From this, it is necessary to consider the importance of measuring these parameters in patients with ALBP, which could be used as an indicator of functionality or prognosis in these subjects, since isokinetic dynamometry has been widely used to evaluate the trunk strength but in patients with CLBP [50,51,52,53]; however, few studies have evaluated patients with ALBP.

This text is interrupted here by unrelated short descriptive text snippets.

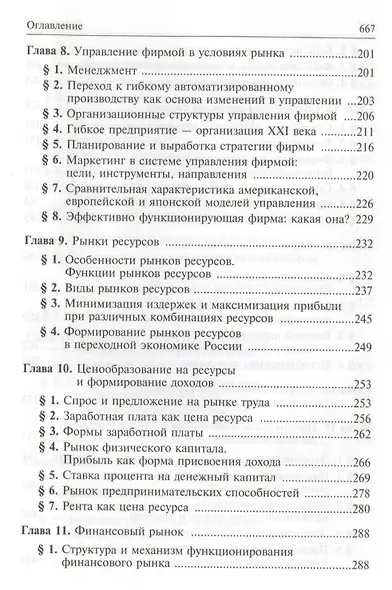 Экономическая теория: Учебник - фото 4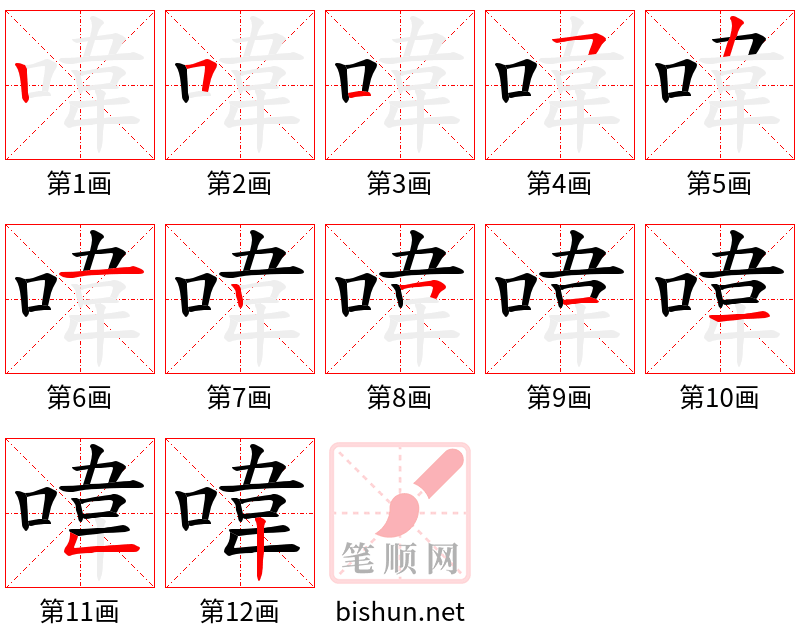 喡 笔顺规范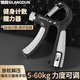 斯朗盾（SILANGDUN）握力器練手力可計(jì)數(shù)力量可調(diào)腕力器手指力量訓(xùn)練器握力圈健身器材 灰色計(jì)數(shù)握力器【5-60kg可調(diào)節(jié)】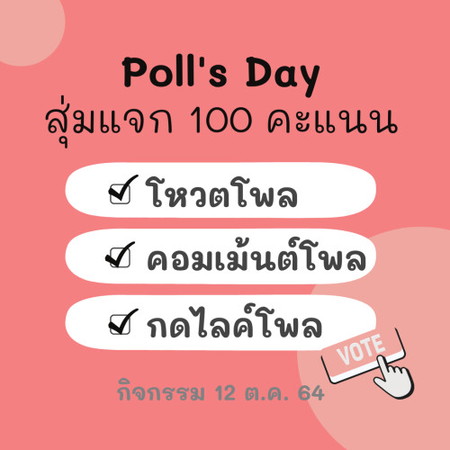 โพสนี้สุ่มแจก 100 คะแนนสำหรับคนที่ทำตามกติกานะแม่จ๋า 🎊
มาเล่นสนุกกันน้าาาา 🎁 เดี๋ยวแอดมินมาประกาศผลพรุ่งนี้ค่า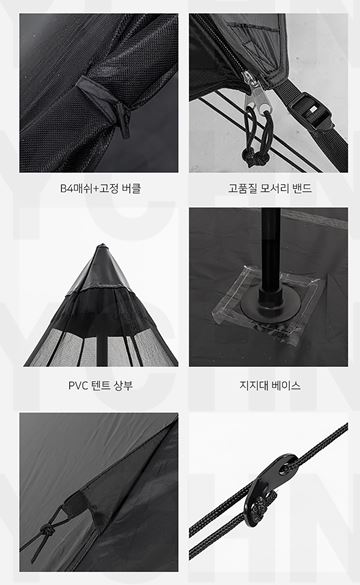 Lều cắm trại 3 người Blackdog Pyramid Tent BD-ZP003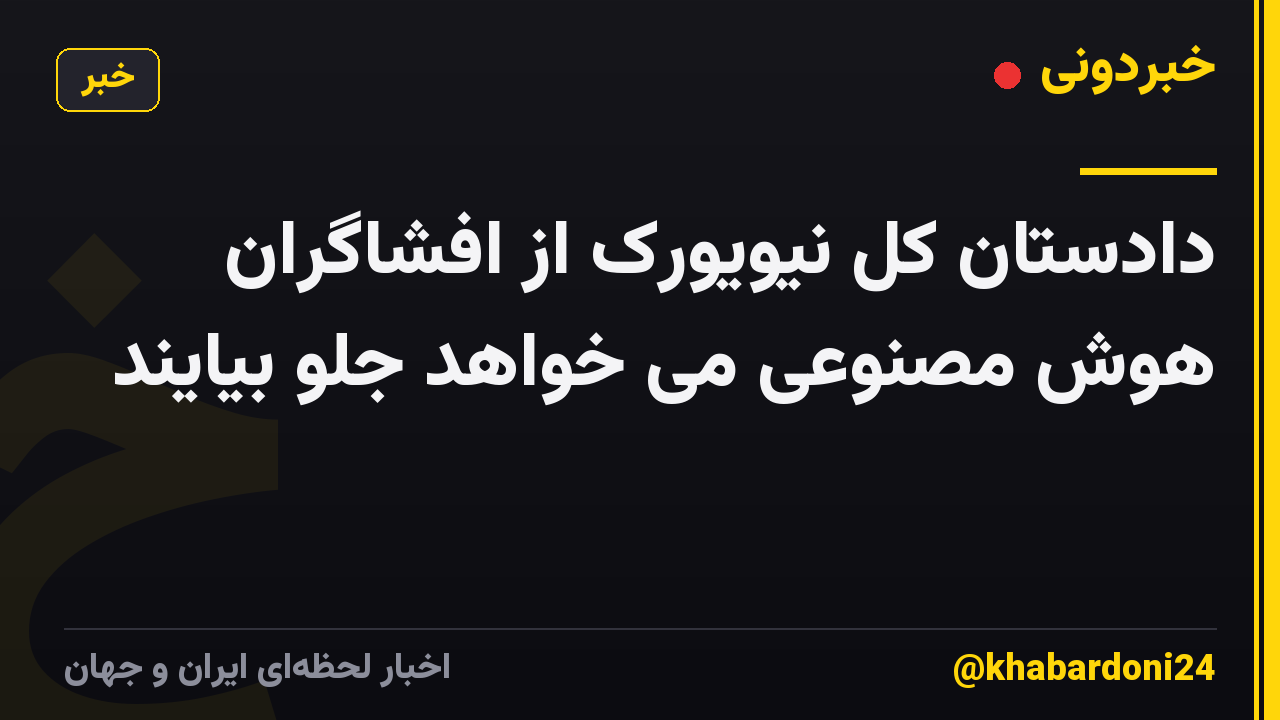 دادستان کل نیویورک از افشاگران هوش مصنوعی می خواهد جلو بیایند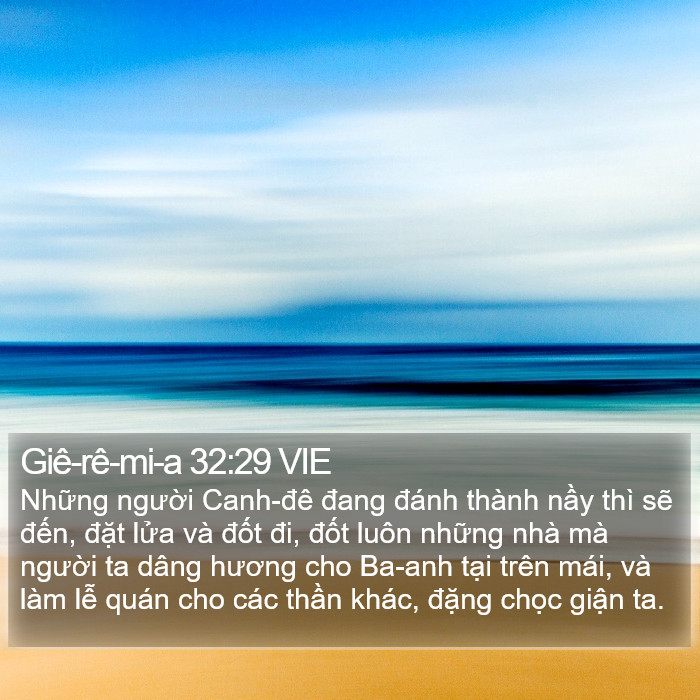 Giê-rê-mi-a 32:29 VIE Bible Study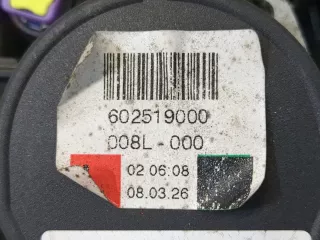 1Z0857701CHCP Ремень безопасности передний левый Skoda Octavia A5 restailing Арт 9244610, вид 2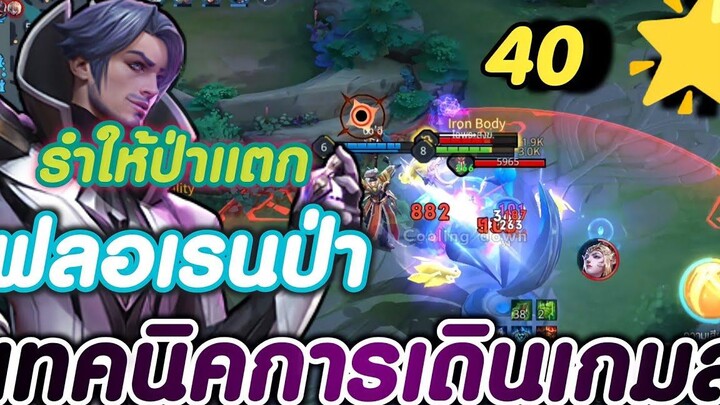 ROV สอนเดินเกมส์(ฟลอเรนป่า)🇹🇭🥰🥊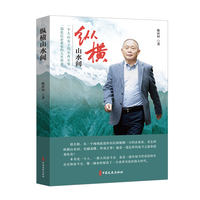 纵横山水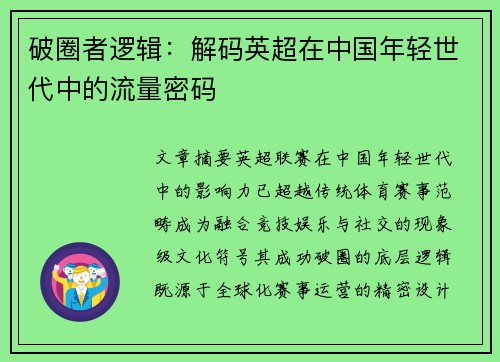 破圈者逻辑：解码英超在中国年轻世代中的流量密码
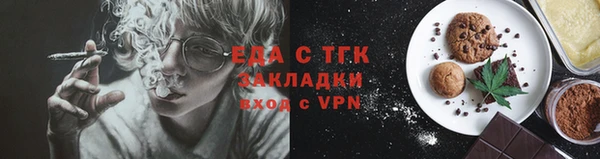 прущая мука Новодвинск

Based on this systematic review, we cannot recommend reference values for the strength of trunk flexors and extensors in subjects with ALBP due to the high risk of bias of the articles included and the diversity of protocols, instruments and variables used in each article. Although three [44,45,46] of the four studies reviewed report differences in some strength parameters between individuals with ALBP and healthy subjects, these data are not confident given the limited quality of the evidence. Thus, it was also not possible to determine whether strength levels can help us distinguish between patients with ALBP and healthy subjects. On the other hand, we did not identify any studies that compared eccentric strength among these people. The eccentric contraction occurs when the external force is greater than the muscle strength, therefore, it plays an important role in the activities of daily life and sports, in the deceleration of the body during movements [54], so it would be interesting to investigate different types of contraction and eccentric/concentric ratio in subjects with ALBP compared to healthy subjects to understand the muscle dynamics of the trunk in different contexts or activities.

We can consider this review’s strength as having considered research with no prior date limit until 2020. However, that presents us with an associated difficulty since the studies we include have a range of 36 years of difference, time in which the standards of scientific publication have changed, and new guidelines have been developed [55,56], which could explain the high risk of bias found in this review.

In this context, it is necessary to conduct rigorous longitudinal studies, based on current methodological guidelines, that allow us to detect people at risk for developing ALBP and that consider the multiple aspects involved in LBP, both physical and psychological. For this reason, we can suggest the formation of working groups to determine consensus on the best way to approach the evaluation of this type of patient. For the reasons mentioned earlier, we consider it necessary to carry out new studies of high methodological quality that allow us to clarify if there are levels of strength associated with ALBP and to be able to prevent its appearance. In addition, given the questions regarding the evaluation of unnatural movements or those that do not necessarily represent the physiology or velocity of the movement performed on the isokinetic dynamometer [57], it is necessary to develop new technologies [28,58] that allow the evaluation of trunk strength related to a functional or athletic context that mimics the functional demands of the athlete or patient.

5. Conclusions

The findings of this systematic review indicate that the quality of studies assessing isokinetic trunk strength in subjects with ALBP compared to healthy controls was weak. Moreover, the available data did not allow presentation of reference values in patients with ALBP. Future research of high methodological quality is needed to establish reference values of trunk isokinetic strength in subjects with ALBP and to determine the ability of trunk strength to discriminate ALBP patients from healthy individuals.